Got a new denied message.
[code]apparmor="DENIED" operation="open" parent=1 profile="/home/user/tor-browser_en-US/Browser/firefox" name="/etc/group" pid=31425 comm=4D6564696120417564696F requested_mask="r" denied_mask="r" fsuid=1000 ouid=0[/code]
Fixed (with deny).
Added two abastractions (freedesktop.org and user-download) in Tor Browser, Icedove and Pidgin. The profiles look more standardized.
In Pidgin, removed some abstractions and fixed the “Network rules not enforced” message printed when replacing the profile with apparmor_parser.
I am still wary about testing the “/* {…}” profile to replace abstractions/whonix, but it will happen, eventually. In the meantime, more to come toward standardization. and a couple of other things, the help menu in Pidgin and Xchat amongst them.

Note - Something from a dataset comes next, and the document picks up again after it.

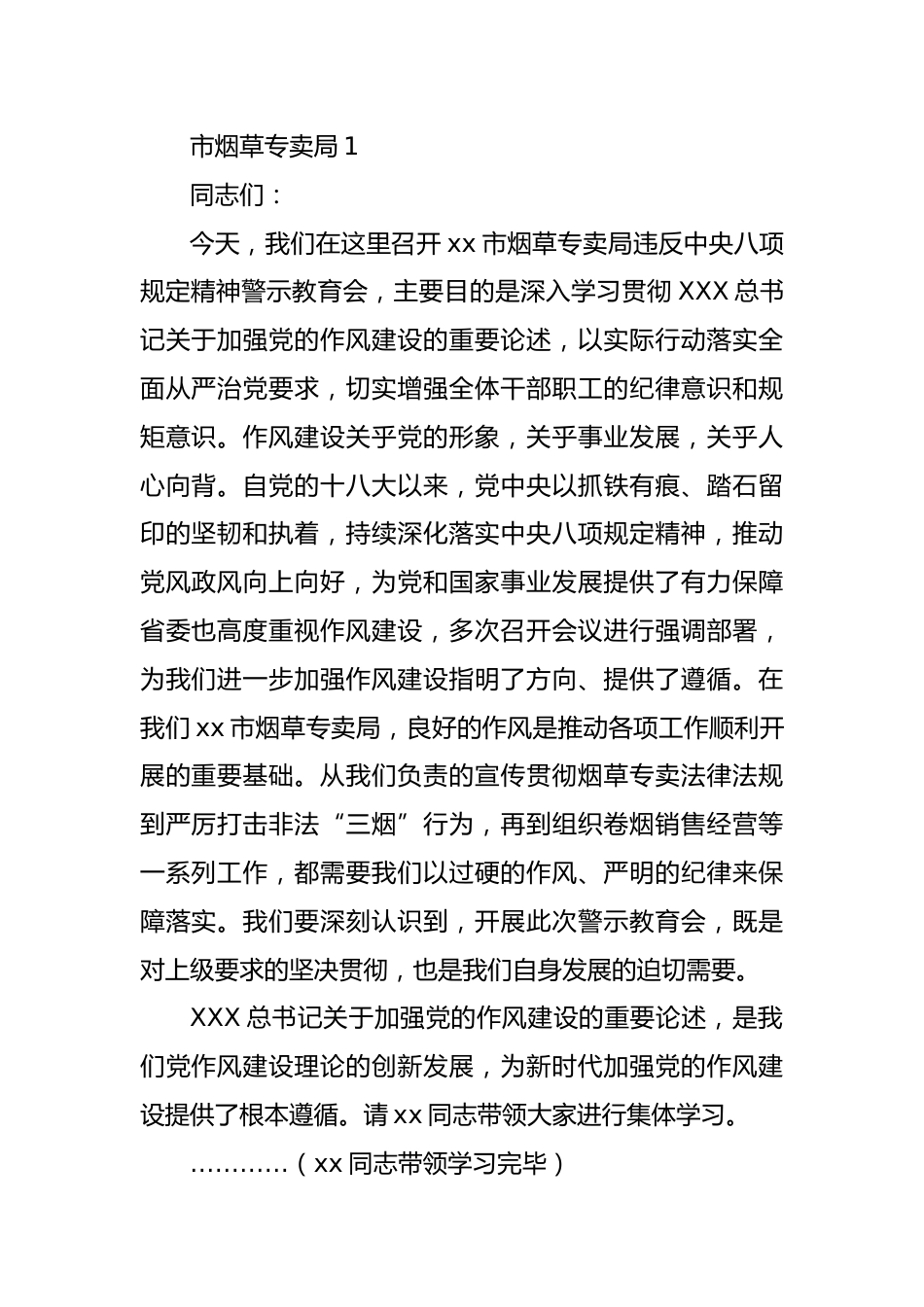 市烟草专卖局 1

同志们：

今天，我们在这里召开 xx 市烟草专卖局违反中央八项规定精神警示教育会，主要目的是深入学习贯彻 XXX 总书记关于加强党的作风建设的重要论述，以实际行动落实全面从严治党要求，切实增强全体干部职工的纪律意识和规矩意识。作风建设关乎党的形象，关乎事业发展，关乎人心向背。自党的十八大以来，党中央以抓铁有痕、踏石留印的坚韧和执着，持续深化落实中央八项规定精神，推动党风政风向上向好，为党和国家事业发展提供了有力保障省委也高度重视作风建设，多次召开会议进行强调部署，为我们进一步加强作风建设指明了方向、提供了遵循。在我们 xx 市烟草专卖局，良好的作风是推动各项工作顺利开展的重要基础。从我们负责的宣传贯彻烟草专卖法律法规到严厉打击非法“三烟”行为，再到组织卷烟销售经营等一系列工作，都需要我们以过硬的作风、严明的纪律来保障落实。我们要深刻认识到，开展此次警示教育会，既是对上级要求的坚决贯彻，也是我们自身发展的迫切需要。

XXX 总书记关于加强党的作风建设的重要论述，是我们党作风建设理论的创新发展，为新时代加强党的作风建设提供了根本遵循。请 xx 同志带领大家进行集体学习。

…………（xx 同志带领学习完毕）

There are a few Pidgin related denied messages, but those happened with the old as well as with the new profile. Those lead to Pidgin crashing, not finishing startup and exiting.
The Pidgin profile is updated. The usr/share/fontconfig/ and /home/user/.config/oxygen-gtk/ folders are not in my workstation. I 'll put them as default in a local profile for all the packages using an interactive GUI.
I am trying to build the apparmor-profile-torbrowser package. I have some problems and I might need some frequent help there, at least at he beginning.